Fitzgerald, State’s 6-foot-6 dual-threat quarterback, scored twice on the ground and twice in the air, combining for more than 250 yards of total offense against an LSU unit that lost seven starters from last season’s team. The Bulldogs, at one point, scored on seven straight possessions.

LSU’s offense punted on four straight drives after an eight-play, 65-yard touchdown march in the second quarter tied the score at 7.

LSU running back Derrius Guice was held to less than 100 yards for the first time in a game in four tries (76 yards), and Etling, under pressure for much of the night, completed less than half of his 29 attempts.

“My whole concern all week was whether or not we could block,” Orgeron said referring to the offense. “Obviously we didn’t block.”

This one’s been billed as LSU’s first real test all offseason, the first true road game since Orgeron was announced in November as the program’s full-time head man.

This one got fiery Saturday even before the first snap.

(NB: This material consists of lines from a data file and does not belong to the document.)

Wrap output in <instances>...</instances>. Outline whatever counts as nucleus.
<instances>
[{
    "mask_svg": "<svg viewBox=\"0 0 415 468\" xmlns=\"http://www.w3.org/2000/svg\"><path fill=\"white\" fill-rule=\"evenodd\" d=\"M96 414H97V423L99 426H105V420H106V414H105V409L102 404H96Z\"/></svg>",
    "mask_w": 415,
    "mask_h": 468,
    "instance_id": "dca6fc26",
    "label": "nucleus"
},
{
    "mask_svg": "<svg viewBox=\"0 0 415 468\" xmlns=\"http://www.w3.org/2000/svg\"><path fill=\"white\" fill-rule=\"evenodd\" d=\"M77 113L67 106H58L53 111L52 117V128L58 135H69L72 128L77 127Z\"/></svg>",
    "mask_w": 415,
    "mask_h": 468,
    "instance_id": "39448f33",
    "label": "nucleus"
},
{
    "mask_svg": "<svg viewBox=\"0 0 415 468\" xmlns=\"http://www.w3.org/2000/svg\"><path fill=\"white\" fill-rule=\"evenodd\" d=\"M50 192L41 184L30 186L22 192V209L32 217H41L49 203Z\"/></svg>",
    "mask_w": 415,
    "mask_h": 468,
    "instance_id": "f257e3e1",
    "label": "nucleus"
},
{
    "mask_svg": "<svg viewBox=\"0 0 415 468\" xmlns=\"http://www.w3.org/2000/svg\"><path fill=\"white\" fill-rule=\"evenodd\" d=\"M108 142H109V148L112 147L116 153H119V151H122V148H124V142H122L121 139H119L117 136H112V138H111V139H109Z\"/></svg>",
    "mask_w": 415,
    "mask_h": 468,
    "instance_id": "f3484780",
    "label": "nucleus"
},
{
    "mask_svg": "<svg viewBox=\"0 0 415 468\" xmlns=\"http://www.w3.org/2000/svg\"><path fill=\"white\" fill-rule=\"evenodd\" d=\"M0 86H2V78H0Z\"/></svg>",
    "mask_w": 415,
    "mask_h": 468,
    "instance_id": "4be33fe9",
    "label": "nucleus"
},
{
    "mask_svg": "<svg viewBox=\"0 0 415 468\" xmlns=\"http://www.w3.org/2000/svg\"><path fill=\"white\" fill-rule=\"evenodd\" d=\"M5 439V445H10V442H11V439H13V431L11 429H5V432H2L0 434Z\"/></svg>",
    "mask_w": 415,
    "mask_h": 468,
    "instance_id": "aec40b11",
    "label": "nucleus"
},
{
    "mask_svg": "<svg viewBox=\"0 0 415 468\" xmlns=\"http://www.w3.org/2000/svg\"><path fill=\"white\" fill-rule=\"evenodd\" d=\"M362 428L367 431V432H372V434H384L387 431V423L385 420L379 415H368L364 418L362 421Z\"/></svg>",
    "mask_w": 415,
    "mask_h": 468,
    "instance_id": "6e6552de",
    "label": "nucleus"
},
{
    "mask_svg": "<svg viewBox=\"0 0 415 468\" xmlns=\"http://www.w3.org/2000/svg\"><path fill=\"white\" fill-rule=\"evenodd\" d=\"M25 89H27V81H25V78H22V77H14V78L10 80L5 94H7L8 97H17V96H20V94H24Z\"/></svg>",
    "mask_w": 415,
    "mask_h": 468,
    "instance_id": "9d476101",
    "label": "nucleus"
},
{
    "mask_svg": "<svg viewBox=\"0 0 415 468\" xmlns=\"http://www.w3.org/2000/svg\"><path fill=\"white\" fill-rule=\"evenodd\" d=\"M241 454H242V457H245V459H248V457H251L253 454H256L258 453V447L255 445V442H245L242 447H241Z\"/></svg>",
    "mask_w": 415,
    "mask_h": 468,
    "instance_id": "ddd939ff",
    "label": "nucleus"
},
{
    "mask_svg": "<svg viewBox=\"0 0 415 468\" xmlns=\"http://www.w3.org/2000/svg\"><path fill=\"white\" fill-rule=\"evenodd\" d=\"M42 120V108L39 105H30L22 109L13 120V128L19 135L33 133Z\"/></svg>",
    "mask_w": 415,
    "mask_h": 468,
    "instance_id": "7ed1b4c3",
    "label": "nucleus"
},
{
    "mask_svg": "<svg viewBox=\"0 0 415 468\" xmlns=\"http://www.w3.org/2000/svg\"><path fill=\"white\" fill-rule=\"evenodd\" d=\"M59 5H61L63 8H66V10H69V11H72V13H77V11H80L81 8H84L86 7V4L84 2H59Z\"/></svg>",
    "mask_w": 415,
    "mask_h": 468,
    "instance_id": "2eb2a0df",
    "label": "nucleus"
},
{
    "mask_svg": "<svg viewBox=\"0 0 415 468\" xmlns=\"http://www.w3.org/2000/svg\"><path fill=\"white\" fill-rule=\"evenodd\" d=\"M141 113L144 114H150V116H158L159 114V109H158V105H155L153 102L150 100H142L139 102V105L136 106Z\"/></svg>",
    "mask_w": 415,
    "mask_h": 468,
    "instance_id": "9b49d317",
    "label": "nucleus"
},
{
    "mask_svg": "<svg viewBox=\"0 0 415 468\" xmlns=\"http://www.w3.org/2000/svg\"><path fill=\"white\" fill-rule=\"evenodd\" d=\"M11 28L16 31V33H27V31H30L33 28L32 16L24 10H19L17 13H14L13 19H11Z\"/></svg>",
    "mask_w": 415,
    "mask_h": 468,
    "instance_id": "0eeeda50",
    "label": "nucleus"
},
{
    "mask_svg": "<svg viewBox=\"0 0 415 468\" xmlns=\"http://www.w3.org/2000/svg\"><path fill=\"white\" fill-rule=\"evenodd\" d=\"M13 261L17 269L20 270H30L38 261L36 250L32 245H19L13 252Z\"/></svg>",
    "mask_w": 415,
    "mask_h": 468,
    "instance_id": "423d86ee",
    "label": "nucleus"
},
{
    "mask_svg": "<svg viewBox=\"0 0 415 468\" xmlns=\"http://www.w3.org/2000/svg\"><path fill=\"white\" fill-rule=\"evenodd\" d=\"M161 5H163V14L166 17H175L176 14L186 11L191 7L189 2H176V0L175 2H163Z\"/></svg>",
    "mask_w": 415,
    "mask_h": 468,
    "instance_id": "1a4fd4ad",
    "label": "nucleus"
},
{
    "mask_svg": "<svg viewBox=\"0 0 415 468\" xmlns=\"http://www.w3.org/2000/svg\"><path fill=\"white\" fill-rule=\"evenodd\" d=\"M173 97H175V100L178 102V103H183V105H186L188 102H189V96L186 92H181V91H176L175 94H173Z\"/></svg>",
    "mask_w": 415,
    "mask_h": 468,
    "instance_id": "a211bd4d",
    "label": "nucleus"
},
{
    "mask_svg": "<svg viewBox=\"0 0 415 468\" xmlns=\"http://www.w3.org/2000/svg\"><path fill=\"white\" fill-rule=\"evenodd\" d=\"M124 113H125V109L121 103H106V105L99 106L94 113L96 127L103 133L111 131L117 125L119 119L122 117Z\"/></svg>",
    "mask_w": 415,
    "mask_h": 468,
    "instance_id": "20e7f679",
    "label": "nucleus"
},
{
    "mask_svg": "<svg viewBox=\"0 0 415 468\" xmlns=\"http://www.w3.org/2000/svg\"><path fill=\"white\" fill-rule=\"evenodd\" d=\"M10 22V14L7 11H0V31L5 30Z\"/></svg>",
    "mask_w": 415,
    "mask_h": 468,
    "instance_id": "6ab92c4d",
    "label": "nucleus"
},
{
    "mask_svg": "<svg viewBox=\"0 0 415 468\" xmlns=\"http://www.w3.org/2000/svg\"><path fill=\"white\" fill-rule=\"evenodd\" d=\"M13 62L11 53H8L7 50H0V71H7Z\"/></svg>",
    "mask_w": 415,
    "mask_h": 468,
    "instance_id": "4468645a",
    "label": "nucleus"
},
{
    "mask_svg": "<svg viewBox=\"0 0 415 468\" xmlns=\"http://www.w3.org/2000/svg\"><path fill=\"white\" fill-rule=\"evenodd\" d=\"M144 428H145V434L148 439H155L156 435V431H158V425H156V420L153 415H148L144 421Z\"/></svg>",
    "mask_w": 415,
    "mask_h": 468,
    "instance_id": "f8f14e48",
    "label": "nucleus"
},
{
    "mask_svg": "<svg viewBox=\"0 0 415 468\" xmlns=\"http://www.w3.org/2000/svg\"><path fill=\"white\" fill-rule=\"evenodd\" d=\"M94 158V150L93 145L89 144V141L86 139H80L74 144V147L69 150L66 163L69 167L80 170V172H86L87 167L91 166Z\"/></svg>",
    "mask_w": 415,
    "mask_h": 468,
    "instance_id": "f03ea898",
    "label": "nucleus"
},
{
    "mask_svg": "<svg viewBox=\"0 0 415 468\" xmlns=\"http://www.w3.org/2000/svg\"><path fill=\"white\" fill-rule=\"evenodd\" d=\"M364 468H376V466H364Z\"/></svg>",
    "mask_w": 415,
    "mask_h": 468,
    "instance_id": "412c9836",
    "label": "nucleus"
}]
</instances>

During pregame warmups, the two teams converged near midfield in a spell of commotion that appeared to be precipitated by State nose tackle Jeffrey Simmons. At one point, staff members held back LSU players from Simmons, specifically Key. Two of the SEC’s most dominant defenders yelled at each other as State’s student section roared in the end zone — all of this coming about 90 minutes before kickoff.

About four hours later, the Bulldogs were doing the talking.

“We had LSU right where we wanted them,” State receiver Keith Mixon said, according to the Jackson Clarion-Ledger. “I think we knew from the first drive with the way we ran ball.”